Katherine MacAlister interviews Michael Nardone about playing Macbeth

"We are all tempted. It’s what makes us human. It’s how you react that matters and we can all relate to that,” Michael Nardone says.

“And the more violent Macbeth becomes, the more he regrets it and the more he spirals out of control.

“But then it is a tragedy, so it was never going to have a happy ending!” he adds in his unmistakeable Fife drawl.

To star in one of the most successful adaptations of Macbeth of all time is one thing, to lead and tour it another. But to bring the Scottish tragedy back to your home town of Edinburgh, as he did late last year, is surely another thing entirely?

“It is so exhilarating,” Michael says, shaking his head in disbelief. “To be playing Macbeth in a top production like this is a big thing for me. It’s why you become an actor.

“So it’s a massive pressure, it’s not for the faint-hearted and it is relentless and exhausting – you have to find your inner reserves.

“But I was ready for it. I was the right age. You have to bring something to the part, some weight, experience... you have to have some life behind you.”

As Rufus Norris’s Shakespearean tragedy continues to wind its way towards Oxford from London, courtesy of The National, it brings with it the controversy which has surrounded the production since it opened in February last year.

Even the critics were at odds with its modern staging, short running time, cavalier editing and exacerbated bloodthirstiness.

It has a dance rave, it’s leading characters have regional accents and wear modern combat gear more akin to Rambo than anything Elizabethan, and the witches are little more than extras.

The purists were up in arms, the academics incredulous, Shakespeare’s fans furious at the glaring omissions.

But there were bums on seats, packed auditoriums, sell out nights, and a new generation of curious onlookers in the audience. Everyone was talking about Macbeth. It was the show to see.

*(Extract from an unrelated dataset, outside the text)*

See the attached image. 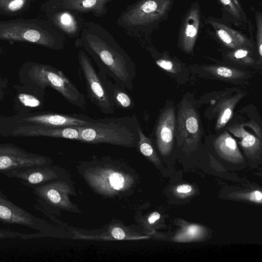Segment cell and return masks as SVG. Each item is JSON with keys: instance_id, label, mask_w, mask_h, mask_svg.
<instances>
[{"instance_id": "cell-17", "label": "cell", "mask_w": 262, "mask_h": 262, "mask_svg": "<svg viewBox=\"0 0 262 262\" xmlns=\"http://www.w3.org/2000/svg\"><path fill=\"white\" fill-rule=\"evenodd\" d=\"M99 72L115 108L122 110H131L134 108V101L127 92L126 89L115 81L111 80L104 73L100 71Z\"/></svg>"}, {"instance_id": "cell-12", "label": "cell", "mask_w": 262, "mask_h": 262, "mask_svg": "<svg viewBox=\"0 0 262 262\" xmlns=\"http://www.w3.org/2000/svg\"><path fill=\"white\" fill-rule=\"evenodd\" d=\"M175 122L174 112L171 107L165 109L159 118L155 137L158 149L163 156L168 155L172 148Z\"/></svg>"}, {"instance_id": "cell-21", "label": "cell", "mask_w": 262, "mask_h": 262, "mask_svg": "<svg viewBox=\"0 0 262 262\" xmlns=\"http://www.w3.org/2000/svg\"><path fill=\"white\" fill-rule=\"evenodd\" d=\"M34 0H0V14L16 15L28 9Z\"/></svg>"}, {"instance_id": "cell-14", "label": "cell", "mask_w": 262, "mask_h": 262, "mask_svg": "<svg viewBox=\"0 0 262 262\" xmlns=\"http://www.w3.org/2000/svg\"><path fill=\"white\" fill-rule=\"evenodd\" d=\"M199 125V118L195 110L188 105L183 106L178 118V135L188 141H196L200 135Z\"/></svg>"}, {"instance_id": "cell-16", "label": "cell", "mask_w": 262, "mask_h": 262, "mask_svg": "<svg viewBox=\"0 0 262 262\" xmlns=\"http://www.w3.org/2000/svg\"><path fill=\"white\" fill-rule=\"evenodd\" d=\"M200 23V13L198 8H191L187 13L180 31V41L186 52L193 49Z\"/></svg>"}, {"instance_id": "cell-4", "label": "cell", "mask_w": 262, "mask_h": 262, "mask_svg": "<svg viewBox=\"0 0 262 262\" xmlns=\"http://www.w3.org/2000/svg\"><path fill=\"white\" fill-rule=\"evenodd\" d=\"M170 0H139L128 5L117 20V25L128 35L148 33L165 14Z\"/></svg>"}, {"instance_id": "cell-19", "label": "cell", "mask_w": 262, "mask_h": 262, "mask_svg": "<svg viewBox=\"0 0 262 262\" xmlns=\"http://www.w3.org/2000/svg\"><path fill=\"white\" fill-rule=\"evenodd\" d=\"M212 24L217 37L227 47L236 49L251 46L250 42L241 33L222 24L214 21Z\"/></svg>"}, {"instance_id": "cell-22", "label": "cell", "mask_w": 262, "mask_h": 262, "mask_svg": "<svg viewBox=\"0 0 262 262\" xmlns=\"http://www.w3.org/2000/svg\"><path fill=\"white\" fill-rule=\"evenodd\" d=\"M241 95L224 101L220 105L219 114L216 129L217 130L223 127L227 122L231 119L233 111L235 104L242 98Z\"/></svg>"}, {"instance_id": "cell-31", "label": "cell", "mask_w": 262, "mask_h": 262, "mask_svg": "<svg viewBox=\"0 0 262 262\" xmlns=\"http://www.w3.org/2000/svg\"><path fill=\"white\" fill-rule=\"evenodd\" d=\"M258 32H257V42H258V49L259 55L260 57L262 56V43H261V17L258 19Z\"/></svg>"}, {"instance_id": "cell-15", "label": "cell", "mask_w": 262, "mask_h": 262, "mask_svg": "<svg viewBox=\"0 0 262 262\" xmlns=\"http://www.w3.org/2000/svg\"><path fill=\"white\" fill-rule=\"evenodd\" d=\"M51 3L78 12L80 14L92 13L101 17L107 12V3L115 0H48Z\"/></svg>"}, {"instance_id": "cell-36", "label": "cell", "mask_w": 262, "mask_h": 262, "mask_svg": "<svg viewBox=\"0 0 262 262\" xmlns=\"http://www.w3.org/2000/svg\"><path fill=\"white\" fill-rule=\"evenodd\" d=\"M3 98V88L2 86V85L0 83V100H2Z\"/></svg>"}, {"instance_id": "cell-13", "label": "cell", "mask_w": 262, "mask_h": 262, "mask_svg": "<svg viewBox=\"0 0 262 262\" xmlns=\"http://www.w3.org/2000/svg\"><path fill=\"white\" fill-rule=\"evenodd\" d=\"M8 178L17 180L20 183L31 189L46 184L54 179L52 169L46 166L24 168L13 170L4 174Z\"/></svg>"}, {"instance_id": "cell-3", "label": "cell", "mask_w": 262, "mask_h": 262, "mask_svg": "<svg viewBox=\"0 0 262 262\" xmlns=\"http://www.w3.org/2000/svg\"><path fill=\"white\" fill-rule=\"evenodd\" d=\"M66 37L46 20H0V40L32 43L60 50L64 47Z\"/></svg>"}, {"instance_id": "cell-28", "label": "cell", "mask_w": 262, "mask_h": 262, "mask_svg": "<svg viewBox=\"0 0 262 262\" xmlns=\"http://www.w3.org/2000/svg\"><path fill=\"white\" fill-rule=\"evenodd\" d=\"M156 64L163 69L171 73H175V69L173 63L167 59H159L156 61Z\"/></svg>"}, {"instance_id": "cell-30", "label": "cell", "mask_w": 262, "mask_h": 262, "mask_svg": "<svg viewBox=\"0 0 262 262\" xmlns=\"http://www.w3.org/2000/svg\"><path fill=\"white\" fill-rule=\"evenodd\" d=\"M249 52L247 50L241 48L236 49L233 53V57L236 59H247Z\"/></svg>"}, {"instance_id": "cell-26", "label": "cell", "mask_w": 262, "mask_h": 262, "mask_svg": "<svg viewBox=\"0 0 262 262\" xmlns=\"http://www.w3.org/2000/svg\"><path fill=\"white\" fill-rule=\"evenodd\" d=\"M111 186L115 189L120 190L123 187L125 179L123 176L119 172H114L109 178Z\"/></svg>"}, {"instance_id": "cell-18", "label": "cell", "mask_w": 262, "mask_h": 262, "mask_svg": "<svg viewBox=\"0 0 262 262\" xmlns=\"http://www.w3.org/2000/svg\"><path fill=\"white\" fill-rule=\"evenodd\" d=\"M217 153L224 159L232 162H240L243 160L235 140L226 132L219 136L214 141Z\"/></svg>"}, {"instance_id": "cell-37", "label": "cell", "mask_w": 262, "mask_h": 262, "mask_svg": "<svg viewBox=\"0 0 262 262\" xmlns=\"http://www.w3.org/2000/svg\"><path fill=\"white\" fill-rule=\"evenodd\" d=\"M2 49L0 47V54L2 52Z\"/></svg>"}, {"instance_id": "cell-7", "label": "cell", "mask_w": 262, "mask_h": 262, "mask_svg": "<svg viewBox=\"0 0 262 262\" xmlns=\"http://www.w3.org/2000/svg\"><path fill=\"white\" fill-rule=\"evenodd\" d=\"M41 10L46 20L65 36L77 38L80 35L84 22L81 14L49 1L42 4Z\"/></svg>"}, {"instance_id": "cell-20", "label": "cell", "mask_w": 262, "mask_h": 262, "mask_svg": "<svg viewBox=\"0 0 262 262\" xmlns=\"http://www.w3.org/2000/svg\"><path fill=\"white\" fill-rule=\"evenodd\" d=\"M228 129L235 136L242 138L241 144L246 152L251 153L260 149V140L252 134L247 132L243 126H232L228 127Z\"/></svg>"}, {"instance_id": "cell-27", "label": "cell", "mask_w": 262, "mask_h": 262, "mask_svg": "<svg viewBox=\"0 0 262 262\" xmlns=\"http://www.w3.org/2000/svg\"><path fill=\"white\" fill-rule=\"evenodd\" d=\"M19 98L25 105L27 106L36 107L41 104V102L39 99L29 95L20 94Z\"/></svg>"}, {"instance_id": "cell-5", "label": "cell", "mask_w": 262, "mask_h": 262, "mask_svg": "<svg viewBox=\"0 0 262 262\" xmlns=\"http://www.w3.org/2000/svg\"><path fill=\"white\" fill-rule=\"evenodd\" d=\"M29 80L40 89L47 86L55 90L70 104L84 110L85 96L72 81L58 69L48 64H32L27 72Z\"/></svg>"}, {"instance_id": "cell-2", "label": "cell", "mask_w": 262, "mask_h": 262, "mask_svg": "<svg viewBox=\"0 0 262 262\" xmlns=\"http://www.w3.org/2000/svg\"><path fill=\"white\" fill-rule=\"evenodd\" d=\"M139 126L140 124L135 114L97 119L94 123L80 127V141L135 147L139 140Z\"/></svg>"}, {"instance_id": "cell-32", "label": "cell", "mask_w": 262, "mask_h": 262, "mask_svg": "<svg viewBox=\"0 0 262 262\" xmlns=\"http://www.w3.org/2000/svg\"><path fill=\"white\" fill-rule=\"evenodd\" d=\"M112 236L117 239H123L125 237V233L119 227L114 228L111 232Z\"/></svg>"}, {"instance_id": "cell-35", "label": "cell", "mask_w": 262, "mask_h": 262, "mask_svg": "<svg viewBox=\"0 0 262 262\" xmlns=\"http://www.w3.org/2000/svg\"><path fill=\"white\" fill-rule=\"evenodd\" d=\"M160 218V214L157 212H154L149 215L148 221L150 224H153Z\"/></svg>"}, {"instance_id": "cell-8", "label": "cell", "mask_w": 262, "mask_h": 262, "mask_svg": "<svg viewBox=\"0 0 262 262\" xmlns=\"http://www.w3.org/2000/svg\"><path fill=\"white\" fill-rule=\"evenodd\" d=\"M48 158L30 153L12 144H0V173L24 168L46 166Z\"/></svg>"}, {"instance_id": "cell-11", "label": "cell", "mask_w": 262, "mask_h": 262, "mask_svg": "<svg viewBox=\"0 0 262 262\" xmlns=\"http://www.w3.org/2000/svg\"><path fill=\"white\" fill-rule=\"evenodd\" d=\"M81 127H54L42 125L23 124L12 131L14 136H43L76 140L80 141Z\"/></svg>"}, {"instance_id": "cell-10", "label": "cell", "mask_w": 262, "mask_h": 262, "mask_svg": "<svg viewBox=\"0 0 262 262\" xmlns=\"http://www.w3.org/2000/svg\"><path fill=\"white\" fill-rule=\"evenodd\" d=\"M96 119L81 114L49 113L28 116L18 122L54 127H83L94 123Z\"/></svg>"}, {"instance_id": "cell-29", "label": "cell", "mask_w": 262, "mask_h": 262, "mask_svg": "<svg viewBox=\"0 0 262 262\" xmlns=\"http://www.w3.org/2000/svg\"><path fill=\"white\" fill-rule=\"evenodd\" d=\"M200 227L196 225H192L187 227V228L186 229L185 233L188 236L190 237H195L200 234Z\"/></svg>"}, {"instance_id": "cell-33", "label": "cell", "mask_w": 262, "mask_h": 262, "mask_svg": "<svg viewBox=\"0 0 262 262\" xmlns=\"http://www.w3.org/2000/svg\"><path fill=\"white\" fill-rule=\"evenodd\" d=\"M192 190L191 186L188 184H182L178 186L177 188L178 193L185 194L190 193Z\"/></svg>"}, {"instance_id": "cell-6", "label": "cell", "mask_w": 262, "mask_h": 262, "mask_svg": "<svg viewBox=\"0 0 262 262\" xmlns=\"http://www.w3.org/2000/svg\"><path fill=\"white\" fill-rule=\"evenodd\" d=\"M78 60L88 97L102 113L113 114L115 107L100 73L96 70L90 57L82 49L78 51Z\"/></svg>"}, {"instance_id": "cell-25", "label": "cell", "mask_w": 262, "mask_h": 262, "mask_svg": "<svg viewBox=\"0 0 262 262\" xmlns=\"http://www.w3.org/2000/svg\"><path fill=\"white\" fill-rule=\"evenodd\" d=\"M226 10L235 17L239 16L242 9L237 0H220Z\"/></svg>"}, {"instance_id": "cell-23", "label": "cell", "mask_w": 262, "mask_h": 262, "mask_svg": "<svg viewBox=\"0 0 262 262\" xmlns=\"http://www.w3.org/2000/svg\"><path fill=\"white\" fill-rule=\"evenodd\" d=\"M139 140L138 144L141 152L151 160L158 162L159 158L155 152L149 138L147 137L143 133L140 126L138 127Z\"/></svg>"}, {"instance_id": "cell-9", "label": "cell", "mask_w": 262, "mask_h": 262, "mask_svg": "<svg viewBox=\"0 0 262 262\" xmlns=\"http://www.w3.org/2000/svg\"><path fill=\"white\" fill-rule=\"evenodd\" d=\"M0 222L6 225L22 226L44 232L45 224L39 218L9 200L0 190Z\"/></svg>"}, {"instance_id": "cell-34", "label": "cell", "mask_w": 262, "mask_h": 262, "mask_svg": "<svg viewBox=\"0 0 262 262\" xmlns=\"http://www.w3.org/2000/svg\"><path fill=\"white\" fill-rule=\"evenodd\" d=\"M261 199L262 194L259 191L256 190L250 194V200L252 201L261 202Z\"/></svg>"}, {"instance_id": "cell-24", "label": "cell", "mask_w": 262, "mask_h": 262, "mask_svg": "<svg viewBox=\"0 0 262 262\" xmlns=\"http://www.w3.org/2000/svg\"><path fill=\"white\" fill-rule=\"evenodd\" d=\"M209 69L213 74L225 78H239L242 77L243 73L241 71L234 69L223 66L213 67Z\"/></svg>"}, {"instance_id": "cell-1", "label": "cell", "mask_w": 262, "mask_h": 262, "mask_svg": "<svg viewBox=\"0 0 262 262\" xmlns=\"http://www.w3.org/2000/svg\"><path fill=\"white\" fill-rule=\"evenodd\" d=\"M75 45L92 58L100 71L125 89L133 90L135 63L106 29L98 23L84 21Z\"/></svg>"}]
</instances>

Which is why Macbeth is now touring the country, visiting the big, commercial theatres, and opening at Oxford’s New Theatre rather than the Playhouse on Tuesday, for a week-long run.

So does Michael worry about its reception here? “No. Why would I? I just go on stage every night and do my best.

“Look, Shakespeare can be stuffy and generic but this version just feels right and fitting for today, more appropriate to our diverse country.

“It’s robust, it has muscles, meat, its naturalised. Rufus has breathed life into it. That’s why we want as many people to come and see it as possible, especially young people because they will recognise, get it and relate to it.

“Yes it’s raw and dark but this production is continuing to create a discussion and debate about Shakespeare, that’s long overdue.

“So what if Rufus has taken a lot of the extraneous material? A lot of it is jargon or waffle anyway. This is about the kernel, the epicentre, about the essential narrative and how to make it accessible by getting right to the heart of it.

“So yes some characters are missing or moulded together but there is good reason for that. It’s not just for the sake of it.”

“50,000 school children are coming to see Macbeth on tour and we want them to understand the play, because your audience is your key component and the most important person in the room. Children are a great barometer. You know pretty quickly if they are in or out,” Michael laughs “and so far there have been no disruptions.”

But what of its epic brutality? Isn’t that inappropriate for such a young audience? “It’s only a reflection of what’s happening around the world; beheadings, wars......it doesn’t take anything away from the narrative because you still have to tell the whole story.”

“And if we are throwing out the rule book at the same time, then it’s working.”

And what of the task itself. Has playing Macbeth as a Scot, lived up to expectations? “Yes and more. It’s such an intense part but when Rufus asked me I didn’t think twice even though I haven’t acted on a Scottish stage for quite a while. So to bring Macbeth back to its home turf, was an offer I couldn’t refuse,” Michael says.

Having also recently worked on The Night Manager, TV’s Care about the NHS, new film Tulip Fever with Alicia Vikander, and BBC3s Clique. His star is inexorably rising.

“Yes things have been ticking along quite nicely. I can’t complain. Even when kneeling down and my knees are killing me, I just have to remind myself. I’m playing Macbeth.”